• Your task: An exact repetition of all the entries that follow is required.

• Provided records:
━━━━━━━━━━━━━━━━

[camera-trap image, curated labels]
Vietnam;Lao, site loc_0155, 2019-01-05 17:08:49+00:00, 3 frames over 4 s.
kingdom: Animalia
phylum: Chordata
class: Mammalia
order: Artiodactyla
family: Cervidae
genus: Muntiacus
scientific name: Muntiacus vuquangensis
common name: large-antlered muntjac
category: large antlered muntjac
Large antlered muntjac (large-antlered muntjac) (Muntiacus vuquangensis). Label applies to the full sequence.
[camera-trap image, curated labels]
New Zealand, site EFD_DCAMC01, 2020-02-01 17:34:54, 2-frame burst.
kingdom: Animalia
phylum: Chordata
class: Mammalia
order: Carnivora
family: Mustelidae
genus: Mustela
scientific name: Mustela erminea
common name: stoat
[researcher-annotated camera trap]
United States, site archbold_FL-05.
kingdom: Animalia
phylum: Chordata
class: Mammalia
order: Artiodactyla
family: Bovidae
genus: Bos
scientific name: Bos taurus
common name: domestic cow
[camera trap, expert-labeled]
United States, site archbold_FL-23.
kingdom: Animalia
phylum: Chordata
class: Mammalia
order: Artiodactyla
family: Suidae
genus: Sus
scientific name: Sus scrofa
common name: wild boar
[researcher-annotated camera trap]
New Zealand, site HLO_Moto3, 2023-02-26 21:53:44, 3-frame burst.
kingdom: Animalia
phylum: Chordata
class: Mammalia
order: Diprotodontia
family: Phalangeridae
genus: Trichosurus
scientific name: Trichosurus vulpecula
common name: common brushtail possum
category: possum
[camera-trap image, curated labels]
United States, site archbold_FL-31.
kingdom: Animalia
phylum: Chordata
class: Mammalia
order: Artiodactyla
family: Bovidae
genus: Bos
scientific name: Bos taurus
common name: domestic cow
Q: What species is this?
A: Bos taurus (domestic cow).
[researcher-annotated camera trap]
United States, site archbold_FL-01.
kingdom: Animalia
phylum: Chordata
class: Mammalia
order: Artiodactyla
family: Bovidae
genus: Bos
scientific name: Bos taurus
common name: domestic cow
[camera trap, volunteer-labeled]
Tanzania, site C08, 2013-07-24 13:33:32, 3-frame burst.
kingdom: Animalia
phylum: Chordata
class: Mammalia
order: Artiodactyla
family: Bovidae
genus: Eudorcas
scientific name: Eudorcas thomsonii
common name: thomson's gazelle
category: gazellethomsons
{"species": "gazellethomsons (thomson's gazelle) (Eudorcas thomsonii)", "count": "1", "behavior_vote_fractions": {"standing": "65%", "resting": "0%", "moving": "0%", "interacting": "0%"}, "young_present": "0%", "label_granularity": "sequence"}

━━━━━━━━━━━━━━━━

• Response:
[camera-trap image, curated labels]
Vietnam;Lao, site loc_0155, 2019-01-05 17:08:49+00:00, 3 frames over 4 s.
kingdom: Animalia
phylum: Chordata
class: Mammalia
order: Artiodactyla
family: Cervidae
genus: Muntiacus
scientific name: Muntiacus vuquangensis
common name: large-antlered muntjac
category: large antlered muntjac
Large antlered muntjac (large-antlered muntjac) (Muntiacus vuquangensis). Label applies to the full sequence.
[camera-trap image, curated labels]
New Zealand, site EFD_DCAMC01, 2020-02-01 17:34:54, 2-frame burst.
kingdom: Animalia
phylum: Chordata
class: Mammalia
order: Carnivora
family: Mustelidae
genus: Mustela
scientific name: Mustela erminea
common name: stoat
[researcher-annotated camera trap]
United States, site archbold_FL-05.
kingdom: Animalia
phylum: Chordata
class: Mammalia
order: Artiodactyla
family: Bovidae
genus: Bos
scientific name: Bos taurus
common name: domestic cow
[camera trap, expert-labeled]
United States, site archbold_FL-23.
kingdom: Animalia
phylum: Chordata
class: Mammalia
order: Artiodactyla
family: Suidae
genus: Sus
scientific name: Sus scrofa
common name: wild boar
[researcher-annotated camera trap]
New Zealand, site HLO_Moto3, 2023-02-26 21:53:44, 3-frame burst.
kingdom: Animalia
phylum: Chordata
class: Mammalia
order: Diprotodontia
family: Phalangeridae
genus: Trichosurus
scientific name: Trichosurus vulpecula
common name: common brushtail possum
category: possum
[camera-trap image, curated labels]
United States, site archbold_FL-31.
kingdom: Animalia
phylum: Chordata
class: Mammalia
order: Artiodactyla
family: Bovidae
genus: Bos
scientific name: Bos taurus
common name: domestic cow
Q: What species is this?
A: Bos taurus (domestic cow).
[researcher-annotated camera trap]
United States, site archbold_FL-01.
kingdom: Animalia
phylum: Chordata
class: Mammalia
order: Artiodactyla
family: Bovidae
genus: Bos
scientific name: Bos taurus
common name: domestic cow
[camera trap, volunteer-labeled]
Tanzania, site C08, 2013-07-24 13:33:32, 3-frame burst.
kingdom: Animalia
phylum: Chordata
class: Mammalia
order: Artiodactyla
family: Bovidae
genus: Eudorcas
scientific name: Eudorcas thomsonii
common name: thomson's gazelle
category: gazellethomsons
{"species": "gazellethomsons (thomson's gazelle) (Eudorcas thomsonii)", "count": "1", "behavior_vote_fractions": {"standing": "65%", "resting": "0%", "moving": "0%", "interacting": "0%"}, "young_present": "0%", "label_granularity": "sequence"}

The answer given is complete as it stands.